Sibel Erduman

Sibel Erduman son yazıları

Sibel Erduman tüm yazıları

04.02.2015 - 01:47

Maymuncuk mu anahtar destesi mi?

Tarih içinde doğru yolu bulabilmek için birçok anahtara ihtiyaç vardır..bütün anahtarların yerine bir anahtar koymak, sözüm ona bütün kapıları açacak bir maymuncuk ortaya koymak akıllıca değildir.Amin Maalouf, Çivisi Çıkmış Dünya

Maalouf’dan bu alıntıyı Tanıl Bora bir yazısında "Sosyalizmi, diyalektiği bir maymuncuk değil de anahtarlık ya da anahtar destesi olarak görmek lazım" diye yazının çok yerinde kullanmış. "Kapitalizmin numarası da maymuncuğu her kapıya uydurmaktır; belki de bütün kapıları maymuncuğa uydurmaktır" demiş. Bora yazısında tabii ki kapitalizmin her yerde ve her daim duru bir kapitalizm olarak ilerlemediğini söyleyerek daha derinlere inmiş.

Ben de Maalouf’un bu benzetmesinin Türkiye solunun CHP ile ilişkisine cuk oturduğunu düşünüyorum. CHP’nin maymuncuk işlevi Türkiye solu için her daim durudur. Yani kapı da aynı maymuncuk da aynı onlar için, değişmiyor. Zaten mesele de açmak istedikleri kapının o kapı olması, yani Türkiye devletinin tüm yapı taşlarına sahip çıkan, bu taşların biraz yerinden oynamasıyla kâbus görenlerin kapısı. Nedir bu taşlar; Ermeni soykırımının inkârı ve Perinçek’in desteklenmesi boyutuna varacak kadar inkârı, Kürtçe'nin anadil olarak tanınmasına karşı olmak, Atatürk'ü koruma kanuna sonuna kadar sahip çıkmak, Dersim bombalamasında Atatürk’e hâlâ laf etmemek, tek dil tek bayrak demek. Bu paslanmış kapıya şimdi de HDP’yi katmaya çalışmak.

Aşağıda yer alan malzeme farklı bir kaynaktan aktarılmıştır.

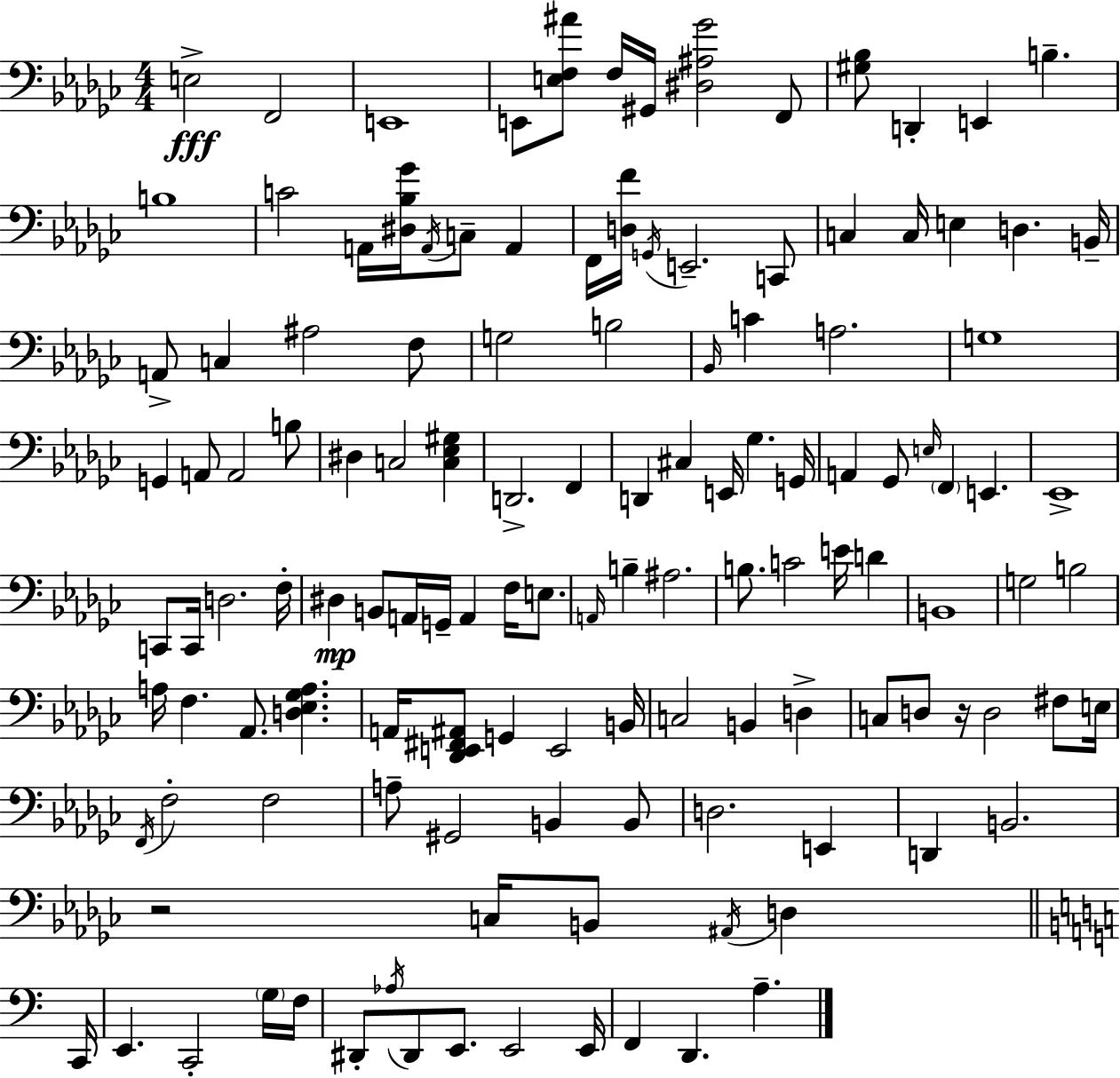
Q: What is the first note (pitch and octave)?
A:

Ve bunu ne için yapmak? Birlik beraberlik için. Neye karşı bir birlik beraberlik? Tabii ki AKP’ye karşı. Yani bu düzenin, bu kanlı geçmişi olan devletin tüm geçmişini muhafaza etmekte en az AKP kadar muhafazakâr olan bir partiye, o partinin temsil ettiği tüm değerlere karşı mücadele eden bir halkın büyük çoğunluğunu temsil eden bu partiyi, ya kendilerinin ne kadar paslandığını gizlemek için aynı yere çağırıyorlar ya da bulundukları yer itibariyle ki bu yeri uzun eşek oyunundakine benzetiyorum. Oyunda bir yastık olur ve iki takım olur, bir takım eğilerek birbirlerinin bacak aralarına kafalarını koyarak bir set oluştururlar ve en baştaki kafasını yastık olan çocuğun karnına değdirir, böylece dengede kalırlar; diğer ekip de onların üstüne atlar ve alttakiler dayanabildiği sürece ve atlayanlar dengesini bozana kadar ekiplerin işlevi değişmez, buradan ufku görmek mümkün değildir ancak önündeki kişinin ayaklarını ve yeri görürsün. Böyle durduğun zaman sırtına atlayan düzeni taşır durursun ve belki bayrağını da üstüne atarsın ki alttaki durumunun abesliği gözükmesin. HDP bu araya girip uzun eşeği daha uzatmak istemiyor. Bu oyunda ne üste zıplayan ne de alta kalan olmak istiyor; gittikçe maddi eşitsizliklerin katlanarak büyüdüğü bu son 20-25 yılda en büyük insanlık sorunu olan yoksullukla boğuşmak isteyen -ki hem metropollerde hem Kürdistan’daki yoksullukla birebir yüzleşen bir halkın oyunu alan- bir parti olarak bunu yapmayacağını ve alternatif olarak neler yapabileceğini ifade ediyor. Bu parti içinde olmayıp sonuna kadar destekleyenlerin de yapması gereken, bu potansiyeli uzun eşek kuyruğuna katmak aynı maymuncuğu kullanmak değildir. Tam tersi anahtar destesini çoğaltmalarını sağlamaktır.